**Kutipan Halaman:**
━━━━━━━━━━━━━━━━━━━━━━━━━━━━━━
Saya memang senang backpackingan, tapi, mendaki gunung Semeru,
masihlah di luar nalar saya.
Sempat terbersit ragu, tapi puncak tinggal beberapa jam
saja. Nanggung mau mundur di sini.
Usai masak dan packing untuk summit dini hari nanti, kami
semua bergegas masuk tenda dan Sleeping Bag masing-masing. Udara sudah semakin
menggila dinginnya. Tak tahan kami berlama-lama menikmati sepiring sarden sedap
dan abon sapi. Alarm di set pukul 12.15. Berharap bisa tidur nyenyak 2 jam-an
ini.
Oiya, saya dengar tips, dalam kondisi capek dan hawa dingin,
tidak disarankan untuk “mulet” atau posisi tidur yang aneh-aneh, sebab hal
tersebut sangat mudah memicu kram otot. Nggak lucu kan, kram di tengah
Archapada? Siapa pula yang mau bantu summit atau turun. So, stay kalem di balik
Sleeping Bag ya!
━━━━━━━━━━━━━━━━━━━━━━━━━━━━━━
**Daftar Tugas:**
1. Ulangi persis bagian kutipan halaman tentang pendakian Semeru, mulai dari "Usai masak dan" dan berakhir di "Sleeping Bag ya!".
2. Tentukan apakah setiap pernyataan berikut sesuai dengan kutipan halaman tentang pendakian Semeru, lalu jawab ya atau tidak disertai kutipan persis kata-kata penentunya: (a) Alarm disetel pukul 12.15. (b) Mereka berlama-lama menikmati sarden dan abon sapi. (c) Posisi tidur yang aneh-aneh disarankan untuk mencegah kram otot.

**Data Tersimpan:**
━━━━━━━━━━━━━━━━━━━━━━━━━━━━━━
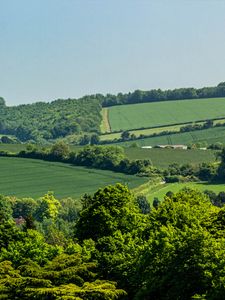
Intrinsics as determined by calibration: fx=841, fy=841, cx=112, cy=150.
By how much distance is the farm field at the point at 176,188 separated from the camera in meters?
168

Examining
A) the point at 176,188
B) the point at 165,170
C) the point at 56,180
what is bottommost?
the point at 176,188

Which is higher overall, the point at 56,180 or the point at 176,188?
the point at 56,180

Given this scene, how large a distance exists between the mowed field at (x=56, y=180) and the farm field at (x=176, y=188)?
202 inches

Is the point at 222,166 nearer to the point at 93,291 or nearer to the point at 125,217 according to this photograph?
the point at 125,217

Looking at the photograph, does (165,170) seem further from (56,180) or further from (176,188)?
(56,180)

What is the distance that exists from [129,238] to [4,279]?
13.5 m

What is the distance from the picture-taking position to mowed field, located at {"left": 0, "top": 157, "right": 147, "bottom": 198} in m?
176

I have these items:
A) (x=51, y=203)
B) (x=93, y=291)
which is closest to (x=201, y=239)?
(x=93, y=291)

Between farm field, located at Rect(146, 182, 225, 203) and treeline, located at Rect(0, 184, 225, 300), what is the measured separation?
79.2 m

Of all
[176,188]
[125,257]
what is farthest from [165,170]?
[125,257]

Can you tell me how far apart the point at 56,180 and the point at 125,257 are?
4766 inches

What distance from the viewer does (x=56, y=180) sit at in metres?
186

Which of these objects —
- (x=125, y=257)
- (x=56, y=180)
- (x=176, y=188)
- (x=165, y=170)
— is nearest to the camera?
(x=125, y=257)

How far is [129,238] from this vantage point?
7281cm
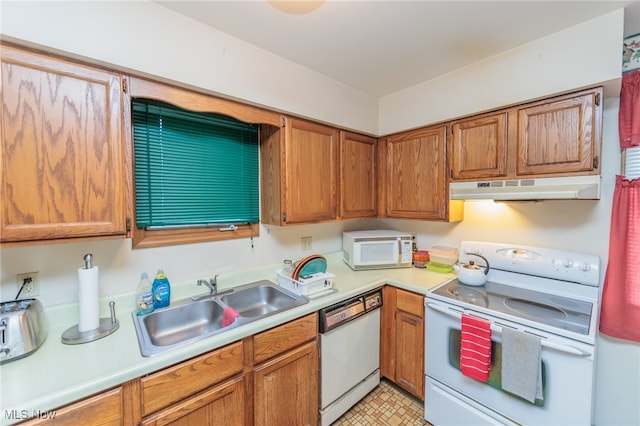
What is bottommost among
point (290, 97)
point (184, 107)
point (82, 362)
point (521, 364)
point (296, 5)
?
point (521, 364)

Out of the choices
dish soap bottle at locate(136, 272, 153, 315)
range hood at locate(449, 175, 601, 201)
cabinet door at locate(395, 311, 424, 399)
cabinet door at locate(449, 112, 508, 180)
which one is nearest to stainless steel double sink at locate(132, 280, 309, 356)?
dish soap bottle at locate(136, 272, 153, 315)

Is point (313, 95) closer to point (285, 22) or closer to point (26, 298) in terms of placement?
point (285, 22)

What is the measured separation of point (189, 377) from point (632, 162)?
2.50 meters

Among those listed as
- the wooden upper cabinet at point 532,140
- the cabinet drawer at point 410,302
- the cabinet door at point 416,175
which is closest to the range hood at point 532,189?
the wooden upper cabinet at point 532,140

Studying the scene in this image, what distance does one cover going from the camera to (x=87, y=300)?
120 cm

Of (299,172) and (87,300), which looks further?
(299,172)

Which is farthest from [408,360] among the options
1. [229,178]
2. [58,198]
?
[58,198]

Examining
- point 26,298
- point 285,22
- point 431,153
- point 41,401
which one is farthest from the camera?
point 431,153

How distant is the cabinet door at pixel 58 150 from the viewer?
0.98m

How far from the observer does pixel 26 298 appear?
3.96ft

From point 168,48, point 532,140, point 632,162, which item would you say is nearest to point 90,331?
point 168,48

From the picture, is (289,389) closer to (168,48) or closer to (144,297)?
(144,297)

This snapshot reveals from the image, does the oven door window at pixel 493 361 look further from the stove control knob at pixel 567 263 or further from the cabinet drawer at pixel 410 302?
the stove control knob at pixel 567 263

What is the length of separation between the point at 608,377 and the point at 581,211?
1007 mm
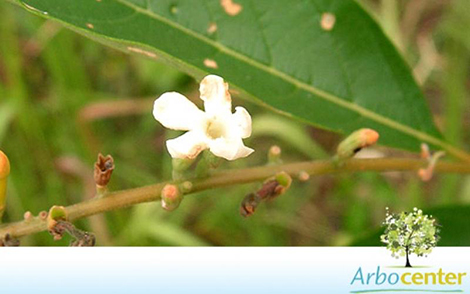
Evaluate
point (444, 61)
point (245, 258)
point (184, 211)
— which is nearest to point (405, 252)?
point (245, 258)

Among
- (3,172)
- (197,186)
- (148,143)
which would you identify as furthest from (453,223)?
(148,143)

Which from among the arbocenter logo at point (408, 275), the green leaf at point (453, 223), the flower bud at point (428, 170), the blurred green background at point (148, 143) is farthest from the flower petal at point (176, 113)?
the blurred green background at point (148, 143)

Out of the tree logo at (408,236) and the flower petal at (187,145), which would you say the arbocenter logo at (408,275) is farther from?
the flower petal at (187,145)

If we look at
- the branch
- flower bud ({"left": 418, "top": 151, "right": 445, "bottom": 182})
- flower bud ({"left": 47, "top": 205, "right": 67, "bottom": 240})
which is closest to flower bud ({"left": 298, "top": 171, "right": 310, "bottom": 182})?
the branch

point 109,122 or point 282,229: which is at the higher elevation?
point 109,122

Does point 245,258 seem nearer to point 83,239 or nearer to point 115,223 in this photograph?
point 83,239
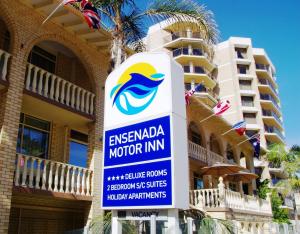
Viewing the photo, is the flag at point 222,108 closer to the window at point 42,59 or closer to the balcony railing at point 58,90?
the balcony railing at point 58,90

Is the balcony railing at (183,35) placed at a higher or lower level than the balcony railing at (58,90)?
higher

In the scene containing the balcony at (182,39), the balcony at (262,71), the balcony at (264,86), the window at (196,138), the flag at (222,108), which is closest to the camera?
the flag at (222,108)

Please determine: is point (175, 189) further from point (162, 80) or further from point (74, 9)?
point (74, 9)

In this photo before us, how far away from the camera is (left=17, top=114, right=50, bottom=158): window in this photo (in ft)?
41.8

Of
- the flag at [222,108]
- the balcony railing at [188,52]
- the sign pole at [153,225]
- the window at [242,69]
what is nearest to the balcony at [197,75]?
the balcony railing at [188,52]

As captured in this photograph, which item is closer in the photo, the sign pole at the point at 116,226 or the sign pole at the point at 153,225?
the sign pole at the point at 153,225

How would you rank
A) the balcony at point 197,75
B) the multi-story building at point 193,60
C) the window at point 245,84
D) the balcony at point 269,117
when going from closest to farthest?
the balcony at point 197,75, the multi-story building at point 193,60, the balcony at point 269,117, the window at point 245,84

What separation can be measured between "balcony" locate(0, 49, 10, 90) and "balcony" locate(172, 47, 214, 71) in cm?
4398

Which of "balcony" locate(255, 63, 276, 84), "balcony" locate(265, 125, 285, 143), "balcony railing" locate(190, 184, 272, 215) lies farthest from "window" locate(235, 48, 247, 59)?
"balcony railing" locate(190, 184, 272, 215)

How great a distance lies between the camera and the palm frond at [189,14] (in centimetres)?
1233

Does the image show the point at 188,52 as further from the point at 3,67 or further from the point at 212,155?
the point at 3,67

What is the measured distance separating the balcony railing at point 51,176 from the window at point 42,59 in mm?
4540

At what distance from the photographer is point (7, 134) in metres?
10.4

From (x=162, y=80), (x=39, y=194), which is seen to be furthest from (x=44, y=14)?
(x=162, y=80)
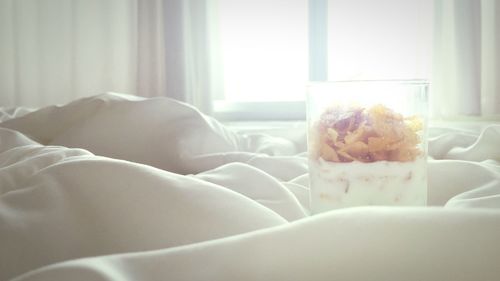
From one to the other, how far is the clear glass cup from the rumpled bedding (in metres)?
0.05

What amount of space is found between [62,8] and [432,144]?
1.95 m

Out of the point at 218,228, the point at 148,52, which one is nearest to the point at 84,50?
the point at 148,52

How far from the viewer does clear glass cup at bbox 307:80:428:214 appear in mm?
612

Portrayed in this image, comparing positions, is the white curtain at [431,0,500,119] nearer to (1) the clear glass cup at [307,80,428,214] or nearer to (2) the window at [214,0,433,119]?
(2) the window at [214,0,433,119]

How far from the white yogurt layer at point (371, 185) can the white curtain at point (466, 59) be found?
1.71m

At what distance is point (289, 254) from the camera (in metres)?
0.33

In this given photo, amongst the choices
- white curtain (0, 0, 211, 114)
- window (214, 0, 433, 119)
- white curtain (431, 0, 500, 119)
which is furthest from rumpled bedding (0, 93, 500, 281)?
window (214, 0, 433, 119)

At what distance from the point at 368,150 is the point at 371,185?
0.04 metres

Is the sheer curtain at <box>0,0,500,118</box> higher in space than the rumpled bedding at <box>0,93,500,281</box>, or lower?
higher

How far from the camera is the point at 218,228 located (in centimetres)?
44

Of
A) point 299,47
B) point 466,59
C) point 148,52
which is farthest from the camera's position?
point 299,47

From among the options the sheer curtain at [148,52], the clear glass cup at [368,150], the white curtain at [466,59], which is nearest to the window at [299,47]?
the sheer curtain at [148,52]

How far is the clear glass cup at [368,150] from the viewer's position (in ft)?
2.01

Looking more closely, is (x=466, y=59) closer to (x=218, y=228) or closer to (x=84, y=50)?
(x=84, y=50)
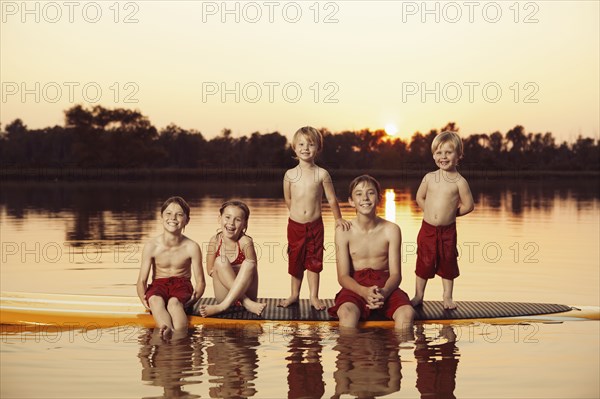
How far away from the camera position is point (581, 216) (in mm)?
22828

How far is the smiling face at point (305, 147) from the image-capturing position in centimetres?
761

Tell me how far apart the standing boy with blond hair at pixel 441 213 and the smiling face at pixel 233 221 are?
59.7 inches

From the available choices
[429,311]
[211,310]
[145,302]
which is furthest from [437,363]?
[145,302]

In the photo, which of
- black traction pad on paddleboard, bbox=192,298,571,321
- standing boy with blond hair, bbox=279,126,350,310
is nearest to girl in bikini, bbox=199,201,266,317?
black traction pad on paddleboard, bbox=192,298,571,321

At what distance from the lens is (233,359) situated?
21.9 ft

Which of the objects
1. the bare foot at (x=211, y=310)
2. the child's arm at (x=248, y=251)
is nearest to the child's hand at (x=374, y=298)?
the child's arm at (x=248, y=251)

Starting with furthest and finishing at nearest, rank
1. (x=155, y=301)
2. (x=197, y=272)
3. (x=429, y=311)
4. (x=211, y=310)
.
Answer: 1. (x=429, y=311)
2. (x=211, y=310)
3. (x=155, y=301)
4. (x=197, y=272)

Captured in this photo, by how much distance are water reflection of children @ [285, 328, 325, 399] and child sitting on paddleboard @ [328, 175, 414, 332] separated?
351 mm

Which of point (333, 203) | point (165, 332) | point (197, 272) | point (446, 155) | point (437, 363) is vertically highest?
point (446, 155)

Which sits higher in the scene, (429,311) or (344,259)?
(344,259)

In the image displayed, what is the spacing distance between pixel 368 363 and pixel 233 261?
5.61 feet

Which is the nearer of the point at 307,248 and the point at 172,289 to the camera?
the point at 172,289

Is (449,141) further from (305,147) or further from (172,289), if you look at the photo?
(172,289)

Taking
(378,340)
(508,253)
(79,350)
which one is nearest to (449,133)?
(378,340)
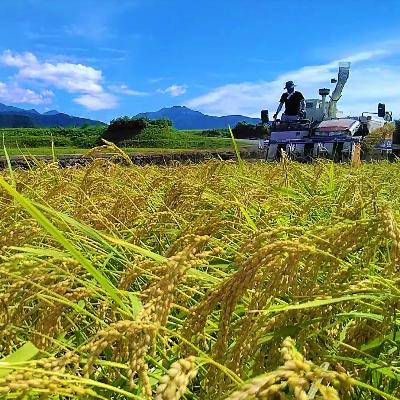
━━━━━━━━━━━━━━━━━━━━━━━━━━━━━━
**Jawaban Tiap Tugas:**
1.
Usai masak dan packing untuk summit dini hari nanti, kami
semua bergegas masuk tenda dan Sleeping Bag masing-masing. Udara sudah semakin
menggila dinginnya. Tak tahan kami berlama-lama menikmati sepiring sarden sedap
dan abon sapi. Alarm di set pukul 12.15. Berharap bisa tidur nyenyak 2 jam-an
ini.
Oiya, saya dengar tips, dalam kondisi capek dan hawa dingin,
tidak disarankan untuk “mulet” atau posisi tidur yang aneh-aneh, sebab hal
tersebut sangat mudah memicu kram otot. Nggak lucu kan, kram di tengah
Archapada? Siapa pula yang mau bantu summit atau turun. So, stay kalem di balik
Sleeping Bag ya!

2.
(a) Ya: "Alarm di set pukul 12.15."
(b) Tidak: "Tak tahan kami berlama-lama menikmati sepiring sarden sedap dan abon sapi."
(c) Tidak: "tidak disarankan untuk “mulet” atau posisi tidur yang aneh-aneh, sebab hal tersebut sangat mudah memicu kram otot."